Kanemura sofreu bullying quando estava na escola e, mais recentemente, quando seu prestígio cresceu nas redes sociais. Por isso serviu como apresentador de eventos de arrecadação de fundos online para o Trevor Project, que apoia jovens LGBT em crise.

No ano passado, Todrick Hall, revelado pelo programa “American Idol” e transformado em astro pelo YouTube e pelo TikTok, escalou Kanemura para o vídeo de sua canção “Wig”, composta por Hall como um hino LGBT. “Ele usa barba e está com uma peruca e não dá para definir o que ou quem ele é, e ninguém sente a necessidade de tentar, porque o vídeo e a música deixam as pessoas felizes”, disse Hall.

Ainda que os vídeos de Kanemura se destaquem no TikTok, sua comunidade no Instagram continua a ser muito maior, e ciumenta. Em março, ele começou a comandar festas de dança para a quarentena, no Instagram Live, de seu apartamento em Los Angeles, já conhecido dos espectadores de seus vídeos de dublagem. Outros artistas da dança, como Ryan Heffington, coreógrafo de Hollywood, logo começaram a transmitir sessões semelhantes.

Mas as festas de Kanemura eram parecidas com seus vídeos mais marcantes –a probabilidade de que envolvessem globos espelhados ao estilo da disco music e macacões cor-de-rosa com estampas de frutas era considerável. Elas atraíram milhares de participantes, entre os quais a top model Heidi Klum. Kanemura estimulava todo mundo a dançar.

Manter uma personalidade inflexivelmente positiva, especialmente em períodos de emergência nacional e mundial, pode ser difícil. Kanemura não tenta esconder de seus seguidores os sentimentos de depressão e esgotamento. “Tento sempre garantir que eu esteja presente para as pessoas, que eu seja uma fonte de luz”, disse ele, "mas às vezes passo semanas ou até meses sem chegar a esse estado”.

Em maio, depois da morte de George Floyd, ele suspendeu suas festas de dança. Suas contas nas redes sociais ficaram em silêncio, exceto pela divulgação de endereços online do movimento Black Lives Matter. “Ficou claro que minha energia e tempo precisavam ser dedicados a outra coisa.”

Kanemura participou de manifestações em Los Angeles. Naquele momento, ele contou, a presença pessoal parecia urgentemente necessária. Mas com a disparada no número de contágios pelo coronavírus, em julho, a necessidade de manter virtualmente o senso de comunidade retornou.
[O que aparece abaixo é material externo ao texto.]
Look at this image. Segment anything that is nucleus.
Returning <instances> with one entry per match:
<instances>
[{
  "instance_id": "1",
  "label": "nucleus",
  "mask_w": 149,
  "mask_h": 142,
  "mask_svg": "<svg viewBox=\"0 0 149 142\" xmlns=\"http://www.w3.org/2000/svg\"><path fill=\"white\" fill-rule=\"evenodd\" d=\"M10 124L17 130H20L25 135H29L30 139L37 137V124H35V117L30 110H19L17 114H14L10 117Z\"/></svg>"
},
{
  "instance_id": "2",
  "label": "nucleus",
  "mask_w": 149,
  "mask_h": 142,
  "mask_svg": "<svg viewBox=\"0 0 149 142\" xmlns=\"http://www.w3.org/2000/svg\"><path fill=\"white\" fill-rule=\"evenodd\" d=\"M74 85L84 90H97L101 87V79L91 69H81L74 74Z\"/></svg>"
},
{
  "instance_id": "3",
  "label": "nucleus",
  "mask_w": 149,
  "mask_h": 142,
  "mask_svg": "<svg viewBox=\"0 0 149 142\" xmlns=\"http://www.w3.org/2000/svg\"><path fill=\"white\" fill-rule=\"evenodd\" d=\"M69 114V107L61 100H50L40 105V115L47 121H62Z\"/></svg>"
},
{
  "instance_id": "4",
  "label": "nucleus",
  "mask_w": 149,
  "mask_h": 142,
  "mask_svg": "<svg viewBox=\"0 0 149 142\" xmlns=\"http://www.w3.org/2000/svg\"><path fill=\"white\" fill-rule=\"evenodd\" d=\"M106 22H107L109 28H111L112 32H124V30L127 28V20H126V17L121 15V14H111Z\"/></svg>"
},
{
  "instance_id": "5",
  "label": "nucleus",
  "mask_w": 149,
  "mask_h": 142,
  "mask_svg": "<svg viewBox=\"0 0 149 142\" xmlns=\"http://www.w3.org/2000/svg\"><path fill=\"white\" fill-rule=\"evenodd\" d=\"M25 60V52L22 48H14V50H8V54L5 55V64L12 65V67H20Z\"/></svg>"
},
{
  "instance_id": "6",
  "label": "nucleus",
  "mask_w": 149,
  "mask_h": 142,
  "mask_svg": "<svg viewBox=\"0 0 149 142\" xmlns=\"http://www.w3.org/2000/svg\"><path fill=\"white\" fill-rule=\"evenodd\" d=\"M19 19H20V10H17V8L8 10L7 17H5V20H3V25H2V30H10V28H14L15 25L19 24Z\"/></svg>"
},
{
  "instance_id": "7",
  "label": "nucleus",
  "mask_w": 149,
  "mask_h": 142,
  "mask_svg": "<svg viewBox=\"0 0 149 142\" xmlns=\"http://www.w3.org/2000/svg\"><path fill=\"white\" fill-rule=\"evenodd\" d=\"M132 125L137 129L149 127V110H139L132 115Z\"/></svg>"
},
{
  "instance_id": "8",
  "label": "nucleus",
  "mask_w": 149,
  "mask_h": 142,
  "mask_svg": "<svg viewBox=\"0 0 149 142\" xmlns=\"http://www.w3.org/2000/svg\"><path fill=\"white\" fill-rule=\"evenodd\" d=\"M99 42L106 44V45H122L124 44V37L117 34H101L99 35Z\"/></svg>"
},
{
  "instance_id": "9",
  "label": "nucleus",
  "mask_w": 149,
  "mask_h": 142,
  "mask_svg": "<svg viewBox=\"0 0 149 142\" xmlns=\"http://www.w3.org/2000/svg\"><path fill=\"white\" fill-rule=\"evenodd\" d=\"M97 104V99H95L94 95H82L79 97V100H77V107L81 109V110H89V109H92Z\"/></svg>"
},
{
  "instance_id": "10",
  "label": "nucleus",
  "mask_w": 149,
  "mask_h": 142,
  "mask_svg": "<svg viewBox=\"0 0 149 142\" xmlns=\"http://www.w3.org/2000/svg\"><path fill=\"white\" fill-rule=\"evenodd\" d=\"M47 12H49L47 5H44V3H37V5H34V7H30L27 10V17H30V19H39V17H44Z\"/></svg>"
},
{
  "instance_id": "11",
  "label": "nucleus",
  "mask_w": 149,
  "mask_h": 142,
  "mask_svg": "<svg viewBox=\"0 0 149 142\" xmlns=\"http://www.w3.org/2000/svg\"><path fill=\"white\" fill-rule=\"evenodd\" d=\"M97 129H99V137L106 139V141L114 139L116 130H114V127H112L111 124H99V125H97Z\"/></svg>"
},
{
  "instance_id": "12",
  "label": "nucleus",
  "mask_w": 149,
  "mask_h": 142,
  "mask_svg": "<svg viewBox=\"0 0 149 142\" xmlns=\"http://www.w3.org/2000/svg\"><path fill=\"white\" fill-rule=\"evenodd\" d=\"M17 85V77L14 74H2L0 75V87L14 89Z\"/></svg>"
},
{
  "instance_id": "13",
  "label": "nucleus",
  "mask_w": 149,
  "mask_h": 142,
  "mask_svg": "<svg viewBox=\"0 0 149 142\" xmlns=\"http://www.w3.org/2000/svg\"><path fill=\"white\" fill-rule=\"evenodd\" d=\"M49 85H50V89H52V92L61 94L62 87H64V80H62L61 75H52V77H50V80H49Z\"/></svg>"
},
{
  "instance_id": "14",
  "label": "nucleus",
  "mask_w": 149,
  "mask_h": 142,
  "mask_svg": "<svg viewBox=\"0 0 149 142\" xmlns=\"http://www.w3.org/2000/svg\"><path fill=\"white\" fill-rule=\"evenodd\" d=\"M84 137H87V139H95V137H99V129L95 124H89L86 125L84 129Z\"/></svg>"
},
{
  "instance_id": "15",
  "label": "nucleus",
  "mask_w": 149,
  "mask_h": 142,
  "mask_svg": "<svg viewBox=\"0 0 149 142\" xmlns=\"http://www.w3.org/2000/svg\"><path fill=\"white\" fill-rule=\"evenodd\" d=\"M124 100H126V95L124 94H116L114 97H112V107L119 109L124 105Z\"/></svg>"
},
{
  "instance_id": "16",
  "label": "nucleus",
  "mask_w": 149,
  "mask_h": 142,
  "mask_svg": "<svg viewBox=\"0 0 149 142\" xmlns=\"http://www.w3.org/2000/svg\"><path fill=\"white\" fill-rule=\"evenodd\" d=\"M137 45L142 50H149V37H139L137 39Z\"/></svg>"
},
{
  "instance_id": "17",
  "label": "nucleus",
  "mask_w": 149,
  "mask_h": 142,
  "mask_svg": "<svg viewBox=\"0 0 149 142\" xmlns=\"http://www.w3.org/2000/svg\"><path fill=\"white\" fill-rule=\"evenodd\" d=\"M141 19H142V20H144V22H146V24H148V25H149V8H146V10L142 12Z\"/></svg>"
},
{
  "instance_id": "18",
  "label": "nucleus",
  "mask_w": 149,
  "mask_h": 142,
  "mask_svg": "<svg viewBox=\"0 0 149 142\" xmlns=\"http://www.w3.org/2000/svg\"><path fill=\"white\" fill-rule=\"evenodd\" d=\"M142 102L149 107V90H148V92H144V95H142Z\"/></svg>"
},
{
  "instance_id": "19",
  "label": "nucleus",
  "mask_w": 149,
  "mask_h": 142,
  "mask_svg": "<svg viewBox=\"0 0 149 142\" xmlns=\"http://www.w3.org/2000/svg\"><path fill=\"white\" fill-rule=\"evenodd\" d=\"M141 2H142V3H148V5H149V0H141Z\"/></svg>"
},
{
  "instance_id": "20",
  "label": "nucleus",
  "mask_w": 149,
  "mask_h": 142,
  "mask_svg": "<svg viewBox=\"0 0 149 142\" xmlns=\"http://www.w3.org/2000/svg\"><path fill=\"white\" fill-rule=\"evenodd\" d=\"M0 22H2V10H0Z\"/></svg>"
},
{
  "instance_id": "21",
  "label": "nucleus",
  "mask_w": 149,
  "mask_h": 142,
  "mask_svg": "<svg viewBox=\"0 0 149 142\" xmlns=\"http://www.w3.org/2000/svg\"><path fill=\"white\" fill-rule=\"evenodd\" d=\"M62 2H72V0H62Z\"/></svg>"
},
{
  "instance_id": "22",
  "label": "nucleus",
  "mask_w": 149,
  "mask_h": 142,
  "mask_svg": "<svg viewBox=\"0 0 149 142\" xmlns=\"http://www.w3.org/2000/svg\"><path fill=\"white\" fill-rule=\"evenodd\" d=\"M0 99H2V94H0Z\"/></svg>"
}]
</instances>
Semanas depois, Kanemura ressurgiu online —de patins—, e seus vídeos começaram a atrair audiências no TikTok. Embora ele expresse gratidão por sua carreira dependente da web, que deu a ele uma fonte segura de renda (via postagens patrocinadas) durante o lockdown, Kanemura tem metas que vão além das telas. Quando o mundo voltar a funcionar, ele quer recriar suas festas de dança ao vivo, com um DJ.

“Eu adoraria criar um espaço seguro para que pessoas que não são necessariamente dançarinos se reunissem, dançassem e se expressasem de uma forma que você não encontraria em uma aula de dança convencional”, afirmou.

Até que isso aconteça, sempre que você quiser fazer uma pausa na leitura de notícias catastróficas, você sabe onde encontrar Kanemura.

Como apontou Pomerantz, numa crise, a continuidade oferece conforto. O mundo pode estar se desmontando, mas o TikTok continua a oferecer distração. E Kanemura, como sempre, continua a dançar, em seu apartamento salpicado de confetes.